Your body is the same way. After 60-75 minutes of creating heat and contracting muscle fibres, you want the energy that was being expanded outward to redistribute itself back to center. Leaving class in this balanced manner means you're less likely to wind up in a puddle of your own bloody, juices when life throws you an obstacle to overcome, later that day.
I agree it's a dramatic analogy, but trust me when I tell you, it's accurate. You need to finish where you started - in a calm, balanced space. Because the majority of my workouts for the past ten years have ended in savasana, I can feel the difference in my body when they don't. Busting my ass and then running out the door feels odd. It makes me jittery and scattered instead of energized and calmly fueled.
There's also a mental aspect to giving yourself permission to lay motionless in a neutral, relaxed position and rest. By forcing students to take this time, yoga teachers find that you're more likely to do it. I guarantee you if savasana was an "optional" pose, many folks would be out the door faster than a Catholic leaving after communion (I know this because I used to be that Catholic - on the freeway before the candles were extinguished on the altar.)
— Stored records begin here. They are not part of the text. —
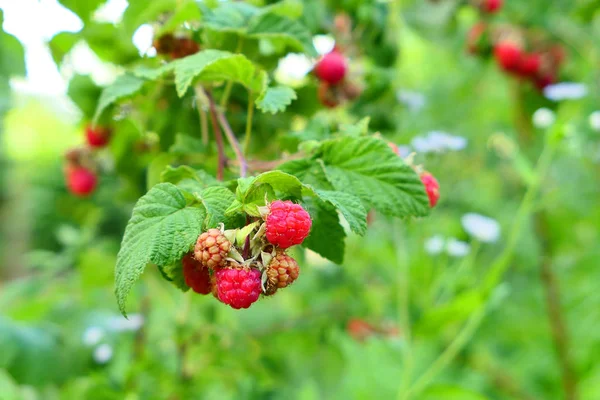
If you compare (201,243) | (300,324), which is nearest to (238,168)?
(201,243)

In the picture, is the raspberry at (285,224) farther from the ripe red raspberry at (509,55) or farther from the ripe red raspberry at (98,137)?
the ripe red raspberry at (509,55)

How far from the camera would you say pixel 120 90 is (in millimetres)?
762

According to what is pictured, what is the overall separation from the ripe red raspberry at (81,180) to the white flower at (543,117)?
1.29 m

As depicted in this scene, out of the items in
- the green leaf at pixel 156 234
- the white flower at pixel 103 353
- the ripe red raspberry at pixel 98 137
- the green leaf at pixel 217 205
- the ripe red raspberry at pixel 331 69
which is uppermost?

A few weeks ago I was teaching the Sunday Gentle Good Cause class at Sol. We started on our backs and when I got people moving during the warm up, I noticed a gal in the back corner that stayed on her back. I thought she needed a few extra minutes of centering. It turned out that she needed an entire 75 minutes of savasana and so she rocked corpse pose for the entire class.
I was so impressed by her commitment to the pose. She didn't snore. She didn't roll onto her side and use the pose as an excuse to catch a few Zs. She simply lay supine in a neutral position, changing her legs occasionally and allowed her body to rest, relax and rejuvenate.
After class I saw her rolling up her mat and she didn't look groggy or tired. She looked fortified and renewed. I wanted to congratulate her but she slipped out before I could pull her aside. Hopefully she'll read this post and understand my admiration. It takes a lot of guts to stay in savasana or balasana for that matter, for an extended period of time. I wish more students would try it.
Understand that you can yogafy anything by taking the principles from class and applying them to your activities of daily living. You can yogafy your marriage, friendships, work environment, diet or daily commute. It just takes some time, trial and error and voila - you can yogically make over any aspect of your life.
Just make sure to fully yogafy your yoga class experiences as well, by listening to your body, modifying the asana and most importantly using savasana to your advantage each and every time you practice with us.